-- Aim of the exercise --
Please return each line of the rows below that contains the word "white", matching case exactly.
• • • • • • •
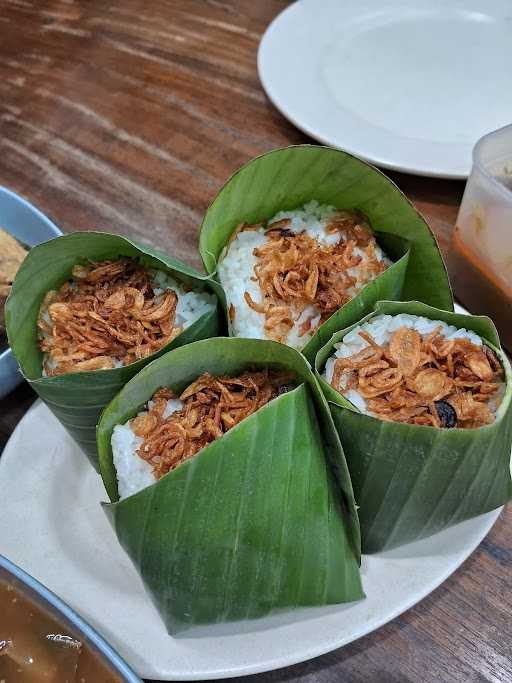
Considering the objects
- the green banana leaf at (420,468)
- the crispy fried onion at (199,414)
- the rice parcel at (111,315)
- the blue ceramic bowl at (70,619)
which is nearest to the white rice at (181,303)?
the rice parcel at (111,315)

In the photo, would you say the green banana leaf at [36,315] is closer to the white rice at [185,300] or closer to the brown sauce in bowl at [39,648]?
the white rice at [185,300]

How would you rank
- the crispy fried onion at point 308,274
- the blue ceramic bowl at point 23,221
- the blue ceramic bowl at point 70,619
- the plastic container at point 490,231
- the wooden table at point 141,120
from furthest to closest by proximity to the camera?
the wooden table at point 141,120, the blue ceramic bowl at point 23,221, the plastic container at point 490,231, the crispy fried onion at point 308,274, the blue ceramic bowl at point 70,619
• • • • • • •
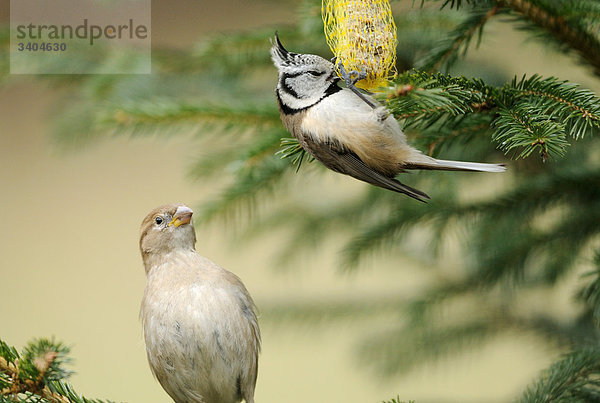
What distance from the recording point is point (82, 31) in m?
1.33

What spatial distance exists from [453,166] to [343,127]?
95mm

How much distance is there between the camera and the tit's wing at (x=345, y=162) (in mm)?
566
• • • • • • •
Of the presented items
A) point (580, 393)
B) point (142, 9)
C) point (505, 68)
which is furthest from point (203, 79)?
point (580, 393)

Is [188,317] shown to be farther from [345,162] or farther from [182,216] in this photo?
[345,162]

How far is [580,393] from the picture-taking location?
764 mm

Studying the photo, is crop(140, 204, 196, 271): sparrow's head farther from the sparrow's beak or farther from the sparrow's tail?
• • • • • • •
-- Response for this exercise --
which is nearest to the white rice at (181,303)?
In the photo, would you say the green banana leaf at [36,315] is closer to the white rice at [185,300] or closer to the brown sauce in bowl at [39,648]?
the white rice at [185,300]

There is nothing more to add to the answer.